▶ **Directions for this task**:
Include the line containing "When viewed in" and every line after it up to the end of the material below; reproduce them exactly and drop the pictures.

---------- Extracted records

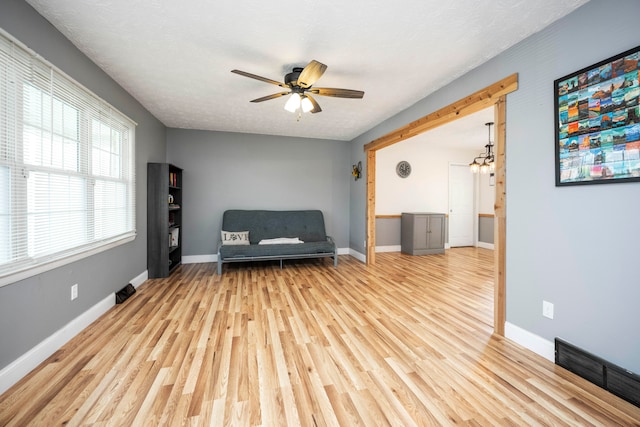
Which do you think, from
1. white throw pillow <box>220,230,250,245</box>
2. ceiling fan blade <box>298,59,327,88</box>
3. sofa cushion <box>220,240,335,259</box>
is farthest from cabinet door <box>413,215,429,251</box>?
ceiling fan blade <box>298,59,327,88</box>

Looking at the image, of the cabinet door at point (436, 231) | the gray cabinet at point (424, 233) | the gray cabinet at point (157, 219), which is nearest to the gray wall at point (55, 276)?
the gray cabinet at point (157, 219)

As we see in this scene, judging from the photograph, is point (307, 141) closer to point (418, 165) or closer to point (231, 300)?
point (418, 165)

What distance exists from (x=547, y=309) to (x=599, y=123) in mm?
1301

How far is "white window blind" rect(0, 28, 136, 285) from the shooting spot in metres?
1.57

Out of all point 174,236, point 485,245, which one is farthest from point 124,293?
point 485,245

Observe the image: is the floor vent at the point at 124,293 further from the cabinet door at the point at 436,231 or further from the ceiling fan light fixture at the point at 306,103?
the cabinet door at the point at 436,231

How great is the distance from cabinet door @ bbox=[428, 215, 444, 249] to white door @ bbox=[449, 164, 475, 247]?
2.89 feet

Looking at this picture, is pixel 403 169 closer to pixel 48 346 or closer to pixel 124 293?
pixel 124 293

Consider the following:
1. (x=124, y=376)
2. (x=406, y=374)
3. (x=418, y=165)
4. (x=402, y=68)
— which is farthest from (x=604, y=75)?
(x=418, y=165)

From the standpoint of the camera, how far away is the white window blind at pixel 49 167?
1.57m

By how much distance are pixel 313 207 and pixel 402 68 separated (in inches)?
129

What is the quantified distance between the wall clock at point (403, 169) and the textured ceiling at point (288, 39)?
110 inches

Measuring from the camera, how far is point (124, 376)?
1622mm

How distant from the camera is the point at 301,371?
1.69 meters
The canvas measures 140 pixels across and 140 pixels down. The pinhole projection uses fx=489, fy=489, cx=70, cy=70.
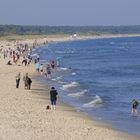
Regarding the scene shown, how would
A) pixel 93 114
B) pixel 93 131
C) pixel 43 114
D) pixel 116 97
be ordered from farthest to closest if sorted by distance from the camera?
pixel 116 97, pixel 93 114, pixel 43 114, pixel 93 131

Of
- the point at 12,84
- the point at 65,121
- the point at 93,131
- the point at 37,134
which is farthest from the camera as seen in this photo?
the point at 12,84

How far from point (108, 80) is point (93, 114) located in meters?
19.2

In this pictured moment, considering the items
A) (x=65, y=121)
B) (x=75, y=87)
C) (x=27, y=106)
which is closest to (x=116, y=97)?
(x=75, y=87)

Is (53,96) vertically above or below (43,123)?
above

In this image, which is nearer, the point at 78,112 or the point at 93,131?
the point at 93,131

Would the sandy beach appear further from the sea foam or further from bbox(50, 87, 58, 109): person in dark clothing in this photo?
the sea foam

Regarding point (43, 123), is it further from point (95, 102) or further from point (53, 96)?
point (95, 102)

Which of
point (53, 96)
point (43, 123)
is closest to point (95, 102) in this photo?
point (53, 96)

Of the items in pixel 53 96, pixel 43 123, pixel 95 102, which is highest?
pixel 53 96

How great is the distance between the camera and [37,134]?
1716cm

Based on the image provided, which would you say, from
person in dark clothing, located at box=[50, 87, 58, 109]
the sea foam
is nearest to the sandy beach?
person in dark clothing, located at box=[50, 87, 58, 109]

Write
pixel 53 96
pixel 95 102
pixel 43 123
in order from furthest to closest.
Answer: pixel 95 102 < pixel 53 96 < pixel 43 123

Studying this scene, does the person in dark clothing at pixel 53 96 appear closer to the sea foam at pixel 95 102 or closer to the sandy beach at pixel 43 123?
the sandy beach at pixel 43 123

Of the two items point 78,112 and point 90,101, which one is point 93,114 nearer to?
point 78,112
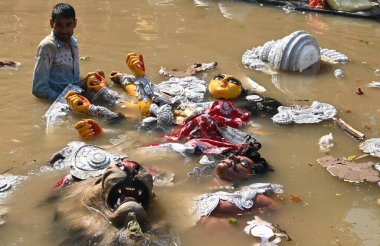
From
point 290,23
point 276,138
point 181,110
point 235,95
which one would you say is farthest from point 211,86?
point 290,23

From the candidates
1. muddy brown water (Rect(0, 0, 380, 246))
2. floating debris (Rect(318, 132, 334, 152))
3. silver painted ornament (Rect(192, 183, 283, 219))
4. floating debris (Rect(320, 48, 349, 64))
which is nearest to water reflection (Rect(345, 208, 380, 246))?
muddy brown water (Rect(0, 0, 380, 246))

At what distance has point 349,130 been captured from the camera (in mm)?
5598

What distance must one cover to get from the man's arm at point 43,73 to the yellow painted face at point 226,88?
1.95m

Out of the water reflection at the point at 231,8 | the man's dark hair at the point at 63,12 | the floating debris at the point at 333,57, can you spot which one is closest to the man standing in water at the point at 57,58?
the man's dark hair at the point at 63,12

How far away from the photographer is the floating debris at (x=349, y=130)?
5484 mm

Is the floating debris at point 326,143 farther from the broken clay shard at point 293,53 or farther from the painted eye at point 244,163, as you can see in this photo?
the broken clay shard at point 293,53

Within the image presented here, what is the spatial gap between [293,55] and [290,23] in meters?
2.95

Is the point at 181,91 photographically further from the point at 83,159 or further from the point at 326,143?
the point at 83,159

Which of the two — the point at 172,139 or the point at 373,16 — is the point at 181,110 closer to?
the point at 172,139

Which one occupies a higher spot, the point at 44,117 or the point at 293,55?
the point at 293,55

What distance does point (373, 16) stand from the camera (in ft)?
34.2

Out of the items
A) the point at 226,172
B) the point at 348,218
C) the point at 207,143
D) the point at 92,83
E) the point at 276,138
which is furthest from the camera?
the point at 92,83

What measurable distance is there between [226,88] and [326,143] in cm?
151

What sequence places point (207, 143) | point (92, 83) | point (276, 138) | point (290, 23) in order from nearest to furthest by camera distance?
point (207, 143) → point (276, 138) → point (92, 83) → point (290, 23)
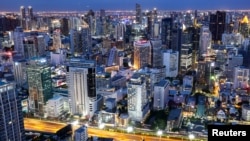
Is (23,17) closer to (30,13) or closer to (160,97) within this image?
(30,13)

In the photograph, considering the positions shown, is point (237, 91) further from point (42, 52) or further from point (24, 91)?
point (42, 52)

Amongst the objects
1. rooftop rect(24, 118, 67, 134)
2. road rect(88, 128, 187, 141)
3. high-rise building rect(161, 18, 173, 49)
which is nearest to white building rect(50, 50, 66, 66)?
high-rise building rect(161, 18, 173, 49)

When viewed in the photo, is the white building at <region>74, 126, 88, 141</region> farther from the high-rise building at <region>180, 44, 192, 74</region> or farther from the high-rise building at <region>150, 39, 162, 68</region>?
the high-rise building at <region>180, 44, 192, 74</region>

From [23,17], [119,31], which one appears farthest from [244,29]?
[23,17]

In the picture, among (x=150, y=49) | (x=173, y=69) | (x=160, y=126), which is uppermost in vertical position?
(x=150, y=49)

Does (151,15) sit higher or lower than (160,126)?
higher

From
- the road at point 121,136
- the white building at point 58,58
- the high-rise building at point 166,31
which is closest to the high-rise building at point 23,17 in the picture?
the white building at point 58,58

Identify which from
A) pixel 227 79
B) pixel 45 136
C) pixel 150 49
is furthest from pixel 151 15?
pixel 45 136
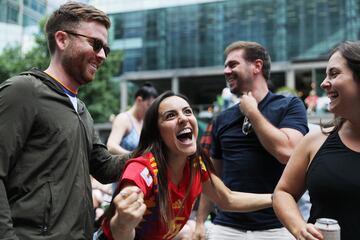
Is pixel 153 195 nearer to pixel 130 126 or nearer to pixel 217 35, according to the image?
pixel 130 126

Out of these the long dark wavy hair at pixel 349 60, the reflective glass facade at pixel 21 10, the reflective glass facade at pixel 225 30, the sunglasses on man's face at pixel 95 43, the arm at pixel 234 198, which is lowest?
the arm at pixel 234 198

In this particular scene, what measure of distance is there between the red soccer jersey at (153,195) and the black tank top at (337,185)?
92cm

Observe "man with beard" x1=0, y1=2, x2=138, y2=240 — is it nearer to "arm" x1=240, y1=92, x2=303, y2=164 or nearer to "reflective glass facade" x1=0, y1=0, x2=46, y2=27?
"arm" x1=240, y1=92, x2=303, y2=164

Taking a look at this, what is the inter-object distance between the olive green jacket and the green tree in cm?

--------------------

▶ **Final result**:
When viewed in the photo, is the white building at <region>74, 126, 88, 141</region> farther from the high-rise building at <region>180, 44, 192, 74</region> or farther from the high-rise building at <region>150, 39, 162, 68</region>?
the high-rise building at <region>180, 44, 192, 74</region>

From [23,17], [119,31], which one appears farthest from [244,29]?
[23,17]

In the picture, among (x=150, y=49) | (x=173, y=69) | (x=160, y=126), which is uppermost in vertical position?
(x=150, y=49)

Does (151,15) sit higher or lower than (160,126)?
higher

From
- the road at point 121,136
- the white building at point 58,58
- the high-rise building at point 166,31
which is closest to the high-rise building at point 23,17 in the picture?
the white building at point 58,58

Identify which from
A) pixel 227 79
B) pixel 45 136
C) pixel 150 49
is furthest from pixel 151 15?
pixel 45 136
Is pixel 153 195 nearer to pixel 130 126 or nearer to pixel 217 35, according to the image?
pixel 130 126

Out of these the long dark wavy hair at pixel 349 60, the reflective glass facade at pixel 21 10, the reflective glass facade at pixel 225 30, the sunglasses on man's face at pixel 95 43, the arm at pixel 234 198, which is lowest?
the arm at pixel 234 198

In this particular scene, what measure of distance is there between the red soccer jersey at (153,195) and the black tank top at (337,185)?
92cm

Observe "man with beard" x1=0, y1=2, x2=138, y2=240 — is it nearer to "arm" x1=240, y1=92, x2=303, y2=164 or nearer to "reflective glass facade" x1=0, y1=0, x2=46, y2=27?
"arm" x1=240, y1=92, x2=303, y2=164

Taking a look at this, what is the inter-object distance between the olive green jacket and the green tree in cm?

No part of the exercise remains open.